Il mondo occidentale, giustamente preoccupato per la situazione afgana, è totalmente distratto dalla pandemia. Nel frattempo, le tragedie dei crimini di guerra in Africa e in Medio Oriente rimangono ignorate.
È notizia di questi giorni il crimine che il dittatore Assad sta perpetrando contro i rifugiati sunniti che cercano di fuggire dalla trappola in cui la guerra li ha gettati.
I sunniti stanno cercando di sfuggire ai bombardamenti da Daraa, antica città cananea, ma gli uomini di Assad stanno bloccando le vie di fuga accatastando tonnellate di detriti per intrappolare la popolazione che tenta la fuga.
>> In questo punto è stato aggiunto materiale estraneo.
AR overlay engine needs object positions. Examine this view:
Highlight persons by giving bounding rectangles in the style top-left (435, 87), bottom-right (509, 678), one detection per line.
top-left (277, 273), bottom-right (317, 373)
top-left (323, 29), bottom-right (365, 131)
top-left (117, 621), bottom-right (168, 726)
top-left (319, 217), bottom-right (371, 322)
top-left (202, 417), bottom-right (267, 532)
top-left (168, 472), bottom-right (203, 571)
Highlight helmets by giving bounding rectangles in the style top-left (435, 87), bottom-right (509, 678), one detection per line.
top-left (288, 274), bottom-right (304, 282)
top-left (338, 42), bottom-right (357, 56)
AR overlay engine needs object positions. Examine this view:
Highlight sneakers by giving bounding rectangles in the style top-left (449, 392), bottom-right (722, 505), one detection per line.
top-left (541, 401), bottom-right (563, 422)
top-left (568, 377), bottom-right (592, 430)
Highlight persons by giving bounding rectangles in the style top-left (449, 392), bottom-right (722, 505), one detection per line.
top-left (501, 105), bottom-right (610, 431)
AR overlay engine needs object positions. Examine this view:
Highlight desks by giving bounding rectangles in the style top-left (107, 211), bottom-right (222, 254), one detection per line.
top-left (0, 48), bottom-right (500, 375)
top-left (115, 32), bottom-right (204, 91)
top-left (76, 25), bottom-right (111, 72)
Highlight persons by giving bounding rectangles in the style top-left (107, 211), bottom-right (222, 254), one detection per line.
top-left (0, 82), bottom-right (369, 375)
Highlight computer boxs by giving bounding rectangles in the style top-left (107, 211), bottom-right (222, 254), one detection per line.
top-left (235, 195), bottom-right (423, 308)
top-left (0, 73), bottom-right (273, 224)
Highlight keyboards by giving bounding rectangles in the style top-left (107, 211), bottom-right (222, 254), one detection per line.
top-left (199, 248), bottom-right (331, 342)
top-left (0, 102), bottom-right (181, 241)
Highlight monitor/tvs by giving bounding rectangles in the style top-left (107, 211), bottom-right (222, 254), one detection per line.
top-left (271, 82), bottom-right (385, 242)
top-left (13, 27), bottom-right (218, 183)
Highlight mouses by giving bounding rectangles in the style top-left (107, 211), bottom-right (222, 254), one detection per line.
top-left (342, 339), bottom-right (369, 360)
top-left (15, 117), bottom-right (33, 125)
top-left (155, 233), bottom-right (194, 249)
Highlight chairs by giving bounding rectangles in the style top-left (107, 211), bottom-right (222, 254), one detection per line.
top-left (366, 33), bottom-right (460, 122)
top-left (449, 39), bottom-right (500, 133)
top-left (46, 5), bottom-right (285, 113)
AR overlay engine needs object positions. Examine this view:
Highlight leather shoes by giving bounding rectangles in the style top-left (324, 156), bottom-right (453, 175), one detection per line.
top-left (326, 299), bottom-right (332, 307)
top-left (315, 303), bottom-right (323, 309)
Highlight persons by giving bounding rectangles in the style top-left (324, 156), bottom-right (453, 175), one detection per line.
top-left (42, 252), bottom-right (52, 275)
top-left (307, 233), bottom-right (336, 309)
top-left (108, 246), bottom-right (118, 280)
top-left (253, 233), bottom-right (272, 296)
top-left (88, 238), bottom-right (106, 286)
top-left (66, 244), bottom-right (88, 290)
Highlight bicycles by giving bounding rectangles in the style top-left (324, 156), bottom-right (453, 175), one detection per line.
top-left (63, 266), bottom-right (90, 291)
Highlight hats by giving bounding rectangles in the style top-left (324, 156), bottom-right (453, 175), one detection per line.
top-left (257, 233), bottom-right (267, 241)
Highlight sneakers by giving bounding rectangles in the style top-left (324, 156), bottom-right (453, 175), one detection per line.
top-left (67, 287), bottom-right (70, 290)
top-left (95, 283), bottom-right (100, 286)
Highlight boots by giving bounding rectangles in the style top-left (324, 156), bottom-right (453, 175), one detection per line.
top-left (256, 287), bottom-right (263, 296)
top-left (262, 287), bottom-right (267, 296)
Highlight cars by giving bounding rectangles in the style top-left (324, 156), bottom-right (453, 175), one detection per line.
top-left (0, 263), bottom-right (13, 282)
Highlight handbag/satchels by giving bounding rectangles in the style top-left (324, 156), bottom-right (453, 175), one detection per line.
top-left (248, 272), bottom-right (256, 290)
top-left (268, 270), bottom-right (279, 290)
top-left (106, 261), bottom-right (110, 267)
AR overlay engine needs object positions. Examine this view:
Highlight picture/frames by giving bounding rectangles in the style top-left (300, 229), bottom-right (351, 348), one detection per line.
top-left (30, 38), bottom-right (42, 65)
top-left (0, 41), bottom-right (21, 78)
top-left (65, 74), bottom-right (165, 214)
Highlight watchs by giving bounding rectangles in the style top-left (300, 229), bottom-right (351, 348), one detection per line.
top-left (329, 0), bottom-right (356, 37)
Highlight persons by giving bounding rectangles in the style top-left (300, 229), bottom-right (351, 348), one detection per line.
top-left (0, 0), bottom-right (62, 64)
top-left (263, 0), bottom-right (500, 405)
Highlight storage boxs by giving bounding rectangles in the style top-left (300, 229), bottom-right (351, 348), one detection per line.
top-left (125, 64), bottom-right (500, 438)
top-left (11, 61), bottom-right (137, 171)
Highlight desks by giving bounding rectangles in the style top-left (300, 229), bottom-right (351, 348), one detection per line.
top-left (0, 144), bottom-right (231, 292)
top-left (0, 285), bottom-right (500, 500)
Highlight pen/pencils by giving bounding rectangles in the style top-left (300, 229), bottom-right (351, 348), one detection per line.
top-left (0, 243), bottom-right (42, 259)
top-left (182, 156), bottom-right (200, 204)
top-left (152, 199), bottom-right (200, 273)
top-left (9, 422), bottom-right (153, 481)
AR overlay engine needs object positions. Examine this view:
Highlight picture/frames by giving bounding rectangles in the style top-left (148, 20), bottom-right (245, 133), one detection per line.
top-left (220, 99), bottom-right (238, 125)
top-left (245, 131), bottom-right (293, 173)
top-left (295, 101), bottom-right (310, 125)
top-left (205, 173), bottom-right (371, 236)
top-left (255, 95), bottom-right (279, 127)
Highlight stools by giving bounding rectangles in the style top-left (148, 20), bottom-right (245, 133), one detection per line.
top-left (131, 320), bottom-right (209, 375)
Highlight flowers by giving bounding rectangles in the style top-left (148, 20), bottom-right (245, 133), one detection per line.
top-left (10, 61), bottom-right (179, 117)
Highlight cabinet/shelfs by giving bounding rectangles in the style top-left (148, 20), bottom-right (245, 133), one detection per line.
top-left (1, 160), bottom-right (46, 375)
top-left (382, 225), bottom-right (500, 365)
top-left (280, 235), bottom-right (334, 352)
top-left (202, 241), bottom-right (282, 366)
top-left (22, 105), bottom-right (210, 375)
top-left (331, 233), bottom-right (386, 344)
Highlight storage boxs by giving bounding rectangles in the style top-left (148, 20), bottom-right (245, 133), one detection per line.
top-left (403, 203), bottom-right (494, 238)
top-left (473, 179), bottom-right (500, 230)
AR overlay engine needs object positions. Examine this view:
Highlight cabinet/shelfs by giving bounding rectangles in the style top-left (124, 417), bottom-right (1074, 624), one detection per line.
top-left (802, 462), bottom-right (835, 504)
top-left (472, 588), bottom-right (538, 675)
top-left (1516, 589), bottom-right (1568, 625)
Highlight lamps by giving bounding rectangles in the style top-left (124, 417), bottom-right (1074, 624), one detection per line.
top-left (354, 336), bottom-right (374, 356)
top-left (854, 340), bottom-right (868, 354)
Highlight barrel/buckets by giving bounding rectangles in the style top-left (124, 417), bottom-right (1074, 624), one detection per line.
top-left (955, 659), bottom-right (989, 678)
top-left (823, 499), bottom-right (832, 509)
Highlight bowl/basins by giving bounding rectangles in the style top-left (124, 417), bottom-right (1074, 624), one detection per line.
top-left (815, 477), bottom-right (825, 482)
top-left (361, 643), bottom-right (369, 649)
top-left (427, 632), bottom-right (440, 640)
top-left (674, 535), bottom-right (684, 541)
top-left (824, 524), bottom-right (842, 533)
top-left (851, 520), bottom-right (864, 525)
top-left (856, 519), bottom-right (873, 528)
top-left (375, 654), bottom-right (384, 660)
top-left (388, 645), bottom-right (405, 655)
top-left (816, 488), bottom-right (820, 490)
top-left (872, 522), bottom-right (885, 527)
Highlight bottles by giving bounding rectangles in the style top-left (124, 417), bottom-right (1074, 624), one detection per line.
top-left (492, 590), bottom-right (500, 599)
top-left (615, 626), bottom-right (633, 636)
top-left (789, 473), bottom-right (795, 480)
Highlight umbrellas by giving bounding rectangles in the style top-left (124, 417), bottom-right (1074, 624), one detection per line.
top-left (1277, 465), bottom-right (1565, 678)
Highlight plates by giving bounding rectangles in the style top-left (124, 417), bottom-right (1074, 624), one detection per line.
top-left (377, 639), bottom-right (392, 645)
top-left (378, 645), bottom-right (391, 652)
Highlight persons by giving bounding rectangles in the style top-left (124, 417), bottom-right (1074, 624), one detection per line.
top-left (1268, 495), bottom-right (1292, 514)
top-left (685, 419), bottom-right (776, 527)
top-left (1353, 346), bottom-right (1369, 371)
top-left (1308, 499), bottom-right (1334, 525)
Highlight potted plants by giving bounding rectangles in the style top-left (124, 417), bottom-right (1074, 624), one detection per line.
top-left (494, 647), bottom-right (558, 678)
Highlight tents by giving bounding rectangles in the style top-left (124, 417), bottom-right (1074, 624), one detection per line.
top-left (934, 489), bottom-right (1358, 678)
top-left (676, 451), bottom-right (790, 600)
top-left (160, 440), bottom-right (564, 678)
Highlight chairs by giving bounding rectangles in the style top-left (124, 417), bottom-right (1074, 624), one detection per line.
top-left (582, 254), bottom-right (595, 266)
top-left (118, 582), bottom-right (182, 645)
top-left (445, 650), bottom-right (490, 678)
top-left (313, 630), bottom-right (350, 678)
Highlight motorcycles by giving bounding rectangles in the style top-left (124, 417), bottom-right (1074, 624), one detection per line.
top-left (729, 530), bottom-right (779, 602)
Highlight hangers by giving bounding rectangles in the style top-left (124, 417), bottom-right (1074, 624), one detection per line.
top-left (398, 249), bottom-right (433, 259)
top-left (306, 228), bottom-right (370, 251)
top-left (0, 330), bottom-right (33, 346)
L’azione degli uomini di Assad è tesa a mettere pressione sui ribelli sunniti.
Un crimine contro l’umanità.  Il dittatore siriano sta attuando il suo endgame per distruggere l’intero popolo sunnita.
Vergognoso il silenzio dei media occidentali, dell’inutile ONU, degli Stati Uniti, dell’Europa e dei politici italiani che godono della nuova visibilità italiana che si manifesta con il silenzio assordante del “salvatore dell’Italia” Mario Draghi e del grande ministro degli esteri Luigi Di Maio.
Non una parola di condanna, non una richiesta di intervento immediato per salvare la popolazione. Nulla, il vuoto.